§ **Written instruction**: Rewrite the material starting at the line that contains "Considering the scene before us, with" and ending at the line that contains "[53,143] < [100,83]", replacing "camera" with "viewer" wherever it occurs and leaving everything else unchanged.

§ **Entries supplied**:

========================================================================

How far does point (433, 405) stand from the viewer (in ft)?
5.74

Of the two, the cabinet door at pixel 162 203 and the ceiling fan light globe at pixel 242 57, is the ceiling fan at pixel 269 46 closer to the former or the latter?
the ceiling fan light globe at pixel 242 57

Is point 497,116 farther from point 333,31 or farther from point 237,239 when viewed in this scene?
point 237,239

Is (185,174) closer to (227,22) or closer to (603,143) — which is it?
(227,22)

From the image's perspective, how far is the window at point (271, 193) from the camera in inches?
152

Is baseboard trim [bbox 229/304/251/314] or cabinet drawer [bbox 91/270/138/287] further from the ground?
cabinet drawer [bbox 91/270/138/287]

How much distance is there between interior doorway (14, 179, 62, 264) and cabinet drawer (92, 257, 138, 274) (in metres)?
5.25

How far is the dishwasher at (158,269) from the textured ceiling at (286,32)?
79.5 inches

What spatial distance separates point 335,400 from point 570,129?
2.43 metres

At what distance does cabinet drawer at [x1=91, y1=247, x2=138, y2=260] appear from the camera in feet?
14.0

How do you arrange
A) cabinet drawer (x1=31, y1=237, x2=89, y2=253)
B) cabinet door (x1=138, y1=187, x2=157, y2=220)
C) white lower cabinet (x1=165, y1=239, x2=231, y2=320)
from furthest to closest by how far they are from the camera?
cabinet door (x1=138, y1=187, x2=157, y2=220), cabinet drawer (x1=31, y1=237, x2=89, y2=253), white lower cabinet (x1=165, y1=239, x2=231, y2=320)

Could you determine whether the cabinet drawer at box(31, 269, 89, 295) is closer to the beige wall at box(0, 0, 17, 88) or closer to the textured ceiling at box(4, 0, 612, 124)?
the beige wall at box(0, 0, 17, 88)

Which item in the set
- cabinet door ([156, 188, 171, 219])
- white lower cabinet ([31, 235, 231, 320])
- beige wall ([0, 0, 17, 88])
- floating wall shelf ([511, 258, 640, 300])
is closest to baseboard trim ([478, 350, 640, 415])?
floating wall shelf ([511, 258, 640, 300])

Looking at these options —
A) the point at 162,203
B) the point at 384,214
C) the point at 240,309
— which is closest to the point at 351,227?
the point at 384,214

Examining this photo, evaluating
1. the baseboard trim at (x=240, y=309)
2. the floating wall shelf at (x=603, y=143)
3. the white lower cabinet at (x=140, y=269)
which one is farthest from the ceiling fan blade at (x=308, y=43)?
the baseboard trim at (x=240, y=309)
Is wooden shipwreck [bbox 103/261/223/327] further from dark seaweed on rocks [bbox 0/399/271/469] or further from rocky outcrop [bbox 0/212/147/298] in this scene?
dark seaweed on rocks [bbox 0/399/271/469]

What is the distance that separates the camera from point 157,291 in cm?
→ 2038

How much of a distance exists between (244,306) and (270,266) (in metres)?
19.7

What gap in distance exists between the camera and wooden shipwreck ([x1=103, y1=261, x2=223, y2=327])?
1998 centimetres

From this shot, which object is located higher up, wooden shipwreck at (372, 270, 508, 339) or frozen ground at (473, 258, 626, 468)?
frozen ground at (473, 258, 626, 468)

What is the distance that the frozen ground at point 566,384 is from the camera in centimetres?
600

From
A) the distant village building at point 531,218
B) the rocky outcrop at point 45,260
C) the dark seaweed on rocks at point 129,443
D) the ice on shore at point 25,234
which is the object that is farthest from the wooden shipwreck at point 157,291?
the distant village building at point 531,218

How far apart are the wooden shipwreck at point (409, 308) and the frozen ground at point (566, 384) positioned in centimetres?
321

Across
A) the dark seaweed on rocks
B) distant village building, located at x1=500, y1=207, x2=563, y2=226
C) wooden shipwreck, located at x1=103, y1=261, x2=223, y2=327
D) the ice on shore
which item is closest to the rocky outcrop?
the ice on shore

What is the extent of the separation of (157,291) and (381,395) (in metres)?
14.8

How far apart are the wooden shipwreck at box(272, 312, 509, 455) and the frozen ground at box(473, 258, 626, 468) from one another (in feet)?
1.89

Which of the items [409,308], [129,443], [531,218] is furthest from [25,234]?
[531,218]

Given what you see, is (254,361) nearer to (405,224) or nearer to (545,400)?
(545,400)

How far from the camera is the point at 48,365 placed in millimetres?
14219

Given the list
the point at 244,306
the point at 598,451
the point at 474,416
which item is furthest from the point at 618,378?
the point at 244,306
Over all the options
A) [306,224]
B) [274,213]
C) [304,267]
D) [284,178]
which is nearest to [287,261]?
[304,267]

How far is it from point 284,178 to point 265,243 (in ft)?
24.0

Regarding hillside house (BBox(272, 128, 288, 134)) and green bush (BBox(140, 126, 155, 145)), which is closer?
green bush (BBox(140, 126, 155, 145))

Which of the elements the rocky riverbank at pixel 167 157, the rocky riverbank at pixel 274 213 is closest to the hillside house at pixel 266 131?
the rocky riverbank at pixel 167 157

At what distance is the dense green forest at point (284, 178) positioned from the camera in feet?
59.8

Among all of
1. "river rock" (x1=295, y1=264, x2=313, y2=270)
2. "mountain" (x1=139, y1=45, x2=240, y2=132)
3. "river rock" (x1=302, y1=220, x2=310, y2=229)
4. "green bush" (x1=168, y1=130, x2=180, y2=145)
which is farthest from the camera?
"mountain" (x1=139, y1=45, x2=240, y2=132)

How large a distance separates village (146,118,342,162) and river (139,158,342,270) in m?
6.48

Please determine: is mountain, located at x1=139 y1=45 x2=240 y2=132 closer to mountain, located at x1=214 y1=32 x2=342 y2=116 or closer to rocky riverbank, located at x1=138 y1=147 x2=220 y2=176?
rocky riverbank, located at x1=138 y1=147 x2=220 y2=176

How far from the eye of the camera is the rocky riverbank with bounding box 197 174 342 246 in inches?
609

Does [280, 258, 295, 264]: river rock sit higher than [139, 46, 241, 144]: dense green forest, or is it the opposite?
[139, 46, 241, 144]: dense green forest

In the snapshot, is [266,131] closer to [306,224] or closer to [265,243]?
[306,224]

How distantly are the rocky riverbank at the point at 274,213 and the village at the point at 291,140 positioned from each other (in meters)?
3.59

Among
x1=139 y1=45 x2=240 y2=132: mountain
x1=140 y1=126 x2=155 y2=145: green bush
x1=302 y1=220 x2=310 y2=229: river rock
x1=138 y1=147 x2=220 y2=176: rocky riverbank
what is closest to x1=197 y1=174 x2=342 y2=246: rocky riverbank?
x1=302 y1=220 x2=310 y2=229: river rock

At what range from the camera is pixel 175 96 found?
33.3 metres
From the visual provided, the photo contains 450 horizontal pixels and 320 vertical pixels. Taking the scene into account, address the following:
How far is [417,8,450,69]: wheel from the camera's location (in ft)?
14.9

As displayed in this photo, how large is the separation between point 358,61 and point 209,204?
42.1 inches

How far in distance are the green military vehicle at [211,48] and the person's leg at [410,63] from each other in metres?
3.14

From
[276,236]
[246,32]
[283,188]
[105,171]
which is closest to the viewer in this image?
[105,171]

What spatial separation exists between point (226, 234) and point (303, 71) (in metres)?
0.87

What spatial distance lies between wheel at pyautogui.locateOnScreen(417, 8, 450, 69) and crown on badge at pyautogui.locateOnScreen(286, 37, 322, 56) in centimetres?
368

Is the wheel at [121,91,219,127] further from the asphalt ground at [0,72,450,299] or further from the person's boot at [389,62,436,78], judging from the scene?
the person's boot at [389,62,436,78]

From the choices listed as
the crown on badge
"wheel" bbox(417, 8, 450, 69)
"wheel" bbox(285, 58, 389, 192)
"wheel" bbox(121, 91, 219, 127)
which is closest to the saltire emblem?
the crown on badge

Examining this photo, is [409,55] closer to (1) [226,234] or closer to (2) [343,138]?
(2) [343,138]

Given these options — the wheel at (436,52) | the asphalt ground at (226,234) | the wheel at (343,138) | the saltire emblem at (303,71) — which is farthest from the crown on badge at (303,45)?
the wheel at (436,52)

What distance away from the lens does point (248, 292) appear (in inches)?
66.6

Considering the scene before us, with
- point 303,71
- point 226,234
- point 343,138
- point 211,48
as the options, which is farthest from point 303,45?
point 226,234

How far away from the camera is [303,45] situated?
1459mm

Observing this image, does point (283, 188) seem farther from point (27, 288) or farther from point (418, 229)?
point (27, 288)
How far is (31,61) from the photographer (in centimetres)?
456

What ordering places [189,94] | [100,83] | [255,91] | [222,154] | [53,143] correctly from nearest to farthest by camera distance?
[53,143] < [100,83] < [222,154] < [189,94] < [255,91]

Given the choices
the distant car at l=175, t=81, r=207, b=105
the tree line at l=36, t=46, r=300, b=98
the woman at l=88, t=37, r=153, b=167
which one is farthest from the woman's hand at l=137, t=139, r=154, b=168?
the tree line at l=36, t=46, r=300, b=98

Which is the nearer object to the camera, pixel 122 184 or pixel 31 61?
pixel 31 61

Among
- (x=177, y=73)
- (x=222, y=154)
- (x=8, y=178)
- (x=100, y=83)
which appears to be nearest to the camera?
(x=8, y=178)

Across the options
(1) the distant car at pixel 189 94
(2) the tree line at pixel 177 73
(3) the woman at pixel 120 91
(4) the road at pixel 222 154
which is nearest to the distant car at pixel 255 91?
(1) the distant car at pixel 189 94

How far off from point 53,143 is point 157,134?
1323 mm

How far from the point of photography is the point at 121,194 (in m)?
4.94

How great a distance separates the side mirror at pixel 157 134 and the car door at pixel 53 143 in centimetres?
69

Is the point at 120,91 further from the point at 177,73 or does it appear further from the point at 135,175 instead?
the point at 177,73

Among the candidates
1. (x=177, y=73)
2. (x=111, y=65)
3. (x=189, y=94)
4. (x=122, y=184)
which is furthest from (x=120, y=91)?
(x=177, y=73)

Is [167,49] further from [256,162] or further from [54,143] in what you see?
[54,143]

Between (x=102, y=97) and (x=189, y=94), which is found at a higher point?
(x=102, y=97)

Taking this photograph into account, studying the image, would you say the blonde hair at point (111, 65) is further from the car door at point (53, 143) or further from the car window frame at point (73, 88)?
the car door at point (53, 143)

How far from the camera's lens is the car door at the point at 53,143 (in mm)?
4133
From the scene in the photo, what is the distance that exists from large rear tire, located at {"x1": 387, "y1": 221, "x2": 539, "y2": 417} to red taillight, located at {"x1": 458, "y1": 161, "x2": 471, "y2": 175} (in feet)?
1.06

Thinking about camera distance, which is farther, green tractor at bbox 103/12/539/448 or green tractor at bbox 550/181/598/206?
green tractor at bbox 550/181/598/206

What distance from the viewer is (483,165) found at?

========================================================================

§ **Answer for the task**:
Considering the scene before us, with
- point 303,71
- point 226,234
- point 343,138
- point 211,48
as the options, which is farthest from point 303,45?
point 226,234

How far away from the viewer is [303,45] situated?
1459mm

Observing this image, does point (283, 188) seem farther from point (27, 288) or farther from point (418, 229)?
point (27, 288)
How far is (31,61) from the photographer (in centimetres)?
456

What ordering places [189,94] | [100,83] | [255,91] | [222,154] | [53,143] correctly from nearest to farthest by viewer distance?
[53,143] < [100,83] < [222,154] < [189,94] < [255,91]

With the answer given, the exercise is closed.